Figure 5.

sho1 and msb2 Mutants Respond to Hydroxy Fatty Acid but Are Impaired in Their Response to Hydrophobic Surfaces.

(A) Filamentation in liquid: The indicated strains (below each column) were tested for their response to 16-hydroxyhexadecanoic acid. Cells were incubated in liquid culture (2% YEPSL) supplemented with either 100 μM 16-hydroxyhexadecanoic acid dissolved in ethanol (black columns) or with ethanol (white columns) for 18 h at 28°C. The average percentage of cells that grew filamentously was determined by microscopy analysis.
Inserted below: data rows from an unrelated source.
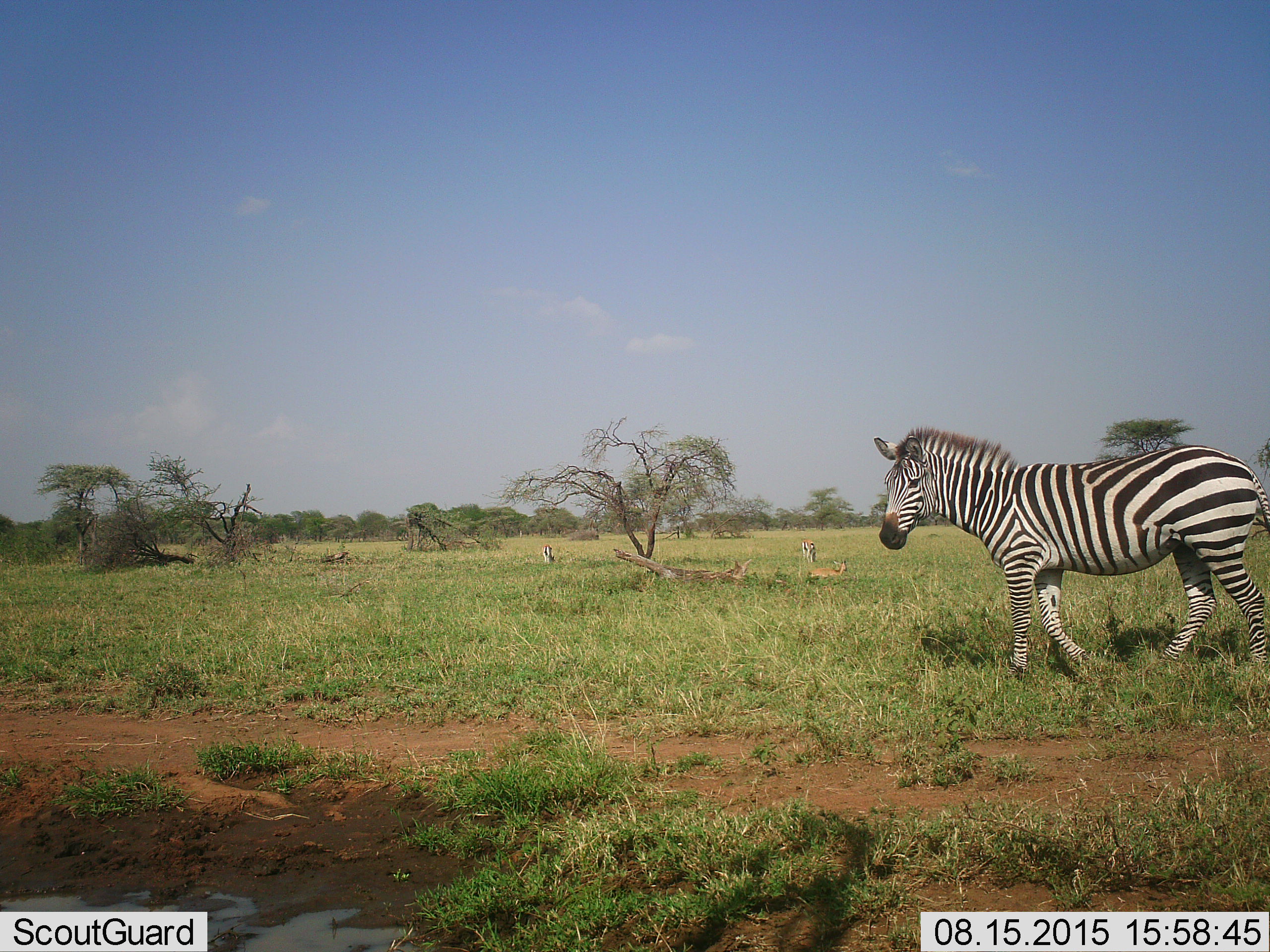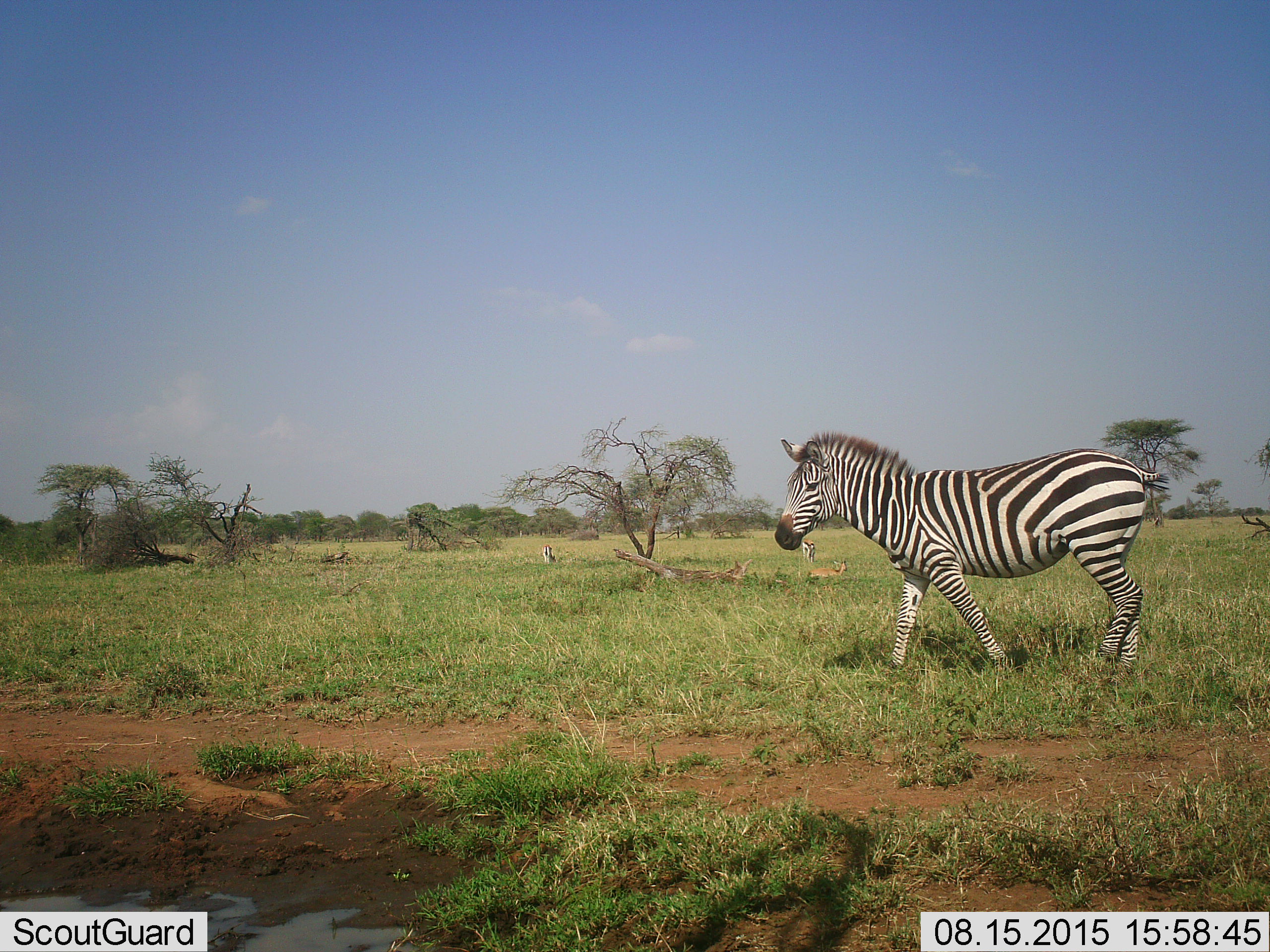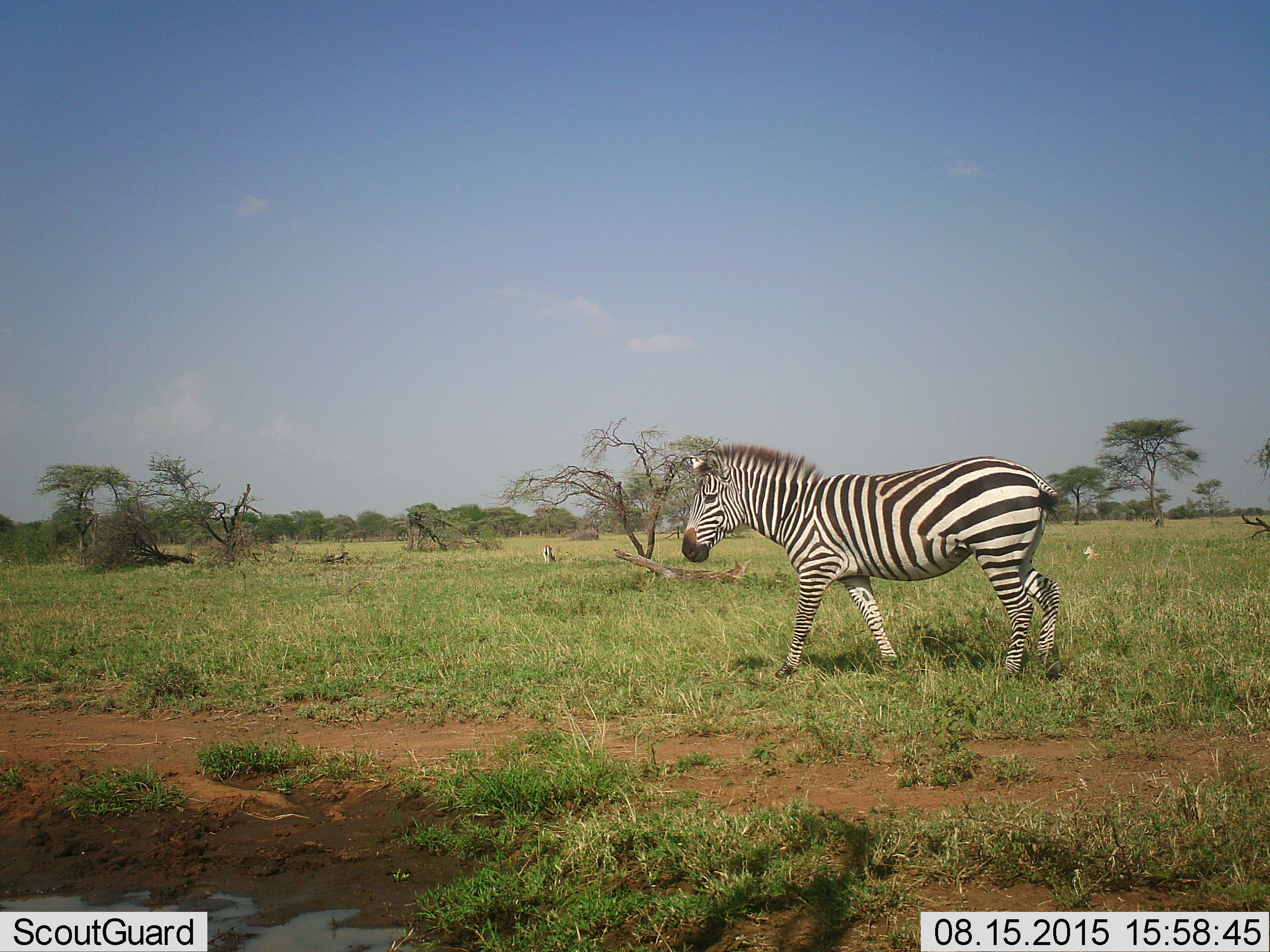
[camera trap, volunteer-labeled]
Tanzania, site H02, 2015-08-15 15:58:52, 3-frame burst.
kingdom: Animalia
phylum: Chordata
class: Mammalia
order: Artiodactyla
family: Bovidae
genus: Eudorcas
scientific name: Eudorcas thomsonii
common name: thomson's gazelle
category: gazellethomsons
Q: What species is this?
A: Gazellethomsons (thomson's gazelle) (Eudorcas thomsonii).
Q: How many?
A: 3.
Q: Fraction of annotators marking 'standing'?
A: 17%.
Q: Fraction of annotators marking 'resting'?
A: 100%.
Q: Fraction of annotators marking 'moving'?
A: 0%.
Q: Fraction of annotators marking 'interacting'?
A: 0%.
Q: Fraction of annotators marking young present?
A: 0%.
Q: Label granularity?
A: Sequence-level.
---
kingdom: Animalia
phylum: Chordata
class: Mammalia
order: Perissodactyla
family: Equidae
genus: Equus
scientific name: Equus quagga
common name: plains zebra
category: zebra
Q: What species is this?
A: Zebra (plains zebra) (Equus quagga).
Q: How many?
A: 1.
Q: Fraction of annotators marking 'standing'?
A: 22%.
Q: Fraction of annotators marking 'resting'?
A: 0%.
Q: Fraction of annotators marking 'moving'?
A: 100%.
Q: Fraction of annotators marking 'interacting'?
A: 0%.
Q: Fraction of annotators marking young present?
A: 0%.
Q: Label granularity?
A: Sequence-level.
(B) Filamentation on a hydrophobic surface: Cell suspensions of the indicated strains in 2% YEPSL were sprayed on Parafilm M with 100 μM 16-hydroxyhexadecanoic acid dissolved in ethanol (black columns) or with ethanol (white columns) and incubated for 18 h at 28°C. After staining of fungal cells with calcofluor, the average percentage of cells that have formed filaments was determined microscopically.

(C) Appressorium formation on a hydrophobic surface: SG200AM1 and its derivatives indicated below the columns were sprayed on a hydrophobic surface as described in (B), incubated for 18 h at 28°C, and stained with calcofluor. After microscopy analysis, the average percentage of cells that expressed the AM1 marker was determined relative to the cells that had formed filaments.

In three independent experiments, >900 cells ([A] and [B]) or filaments (C) per strain were analyzed, and error bars indicate standard deviations.